» **Dataset entries**:
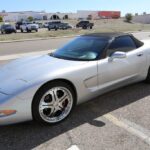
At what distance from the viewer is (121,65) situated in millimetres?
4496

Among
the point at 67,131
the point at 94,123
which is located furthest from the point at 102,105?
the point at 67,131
==
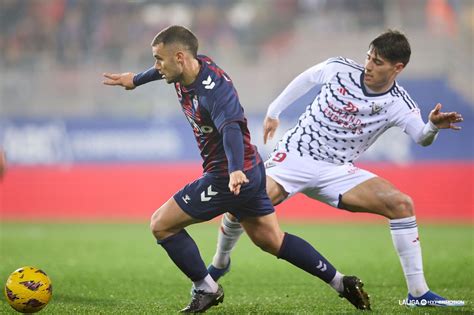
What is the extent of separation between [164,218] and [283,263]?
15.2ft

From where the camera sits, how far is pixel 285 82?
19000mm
...
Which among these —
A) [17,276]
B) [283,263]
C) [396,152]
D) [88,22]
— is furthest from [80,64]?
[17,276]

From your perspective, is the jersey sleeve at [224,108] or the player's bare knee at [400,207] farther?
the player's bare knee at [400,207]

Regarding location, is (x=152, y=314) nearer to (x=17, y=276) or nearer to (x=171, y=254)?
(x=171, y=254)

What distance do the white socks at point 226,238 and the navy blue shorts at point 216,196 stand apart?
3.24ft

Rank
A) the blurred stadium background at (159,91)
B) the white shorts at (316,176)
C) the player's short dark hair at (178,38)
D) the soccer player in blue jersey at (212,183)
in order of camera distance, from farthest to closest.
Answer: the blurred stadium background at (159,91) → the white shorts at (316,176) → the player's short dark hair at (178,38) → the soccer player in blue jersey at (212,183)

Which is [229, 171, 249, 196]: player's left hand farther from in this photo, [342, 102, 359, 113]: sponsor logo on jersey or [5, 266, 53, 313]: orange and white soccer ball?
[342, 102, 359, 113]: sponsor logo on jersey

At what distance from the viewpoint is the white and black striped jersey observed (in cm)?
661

» **Given task**: Extract every line from the records above that contains the word "shorts", and copy each one in full.

» **Task answer**:
What distance do the white socks at point 226,238 and the navy blue shorts at point 216,196 stand apart?
B) the white shorts at (316,176)
Answer: the blurred stadium background at (159,91) → the white shorts at (316,176) → the player's short dark hair at (178,38) → the soccer player in blue jersey at (212,183)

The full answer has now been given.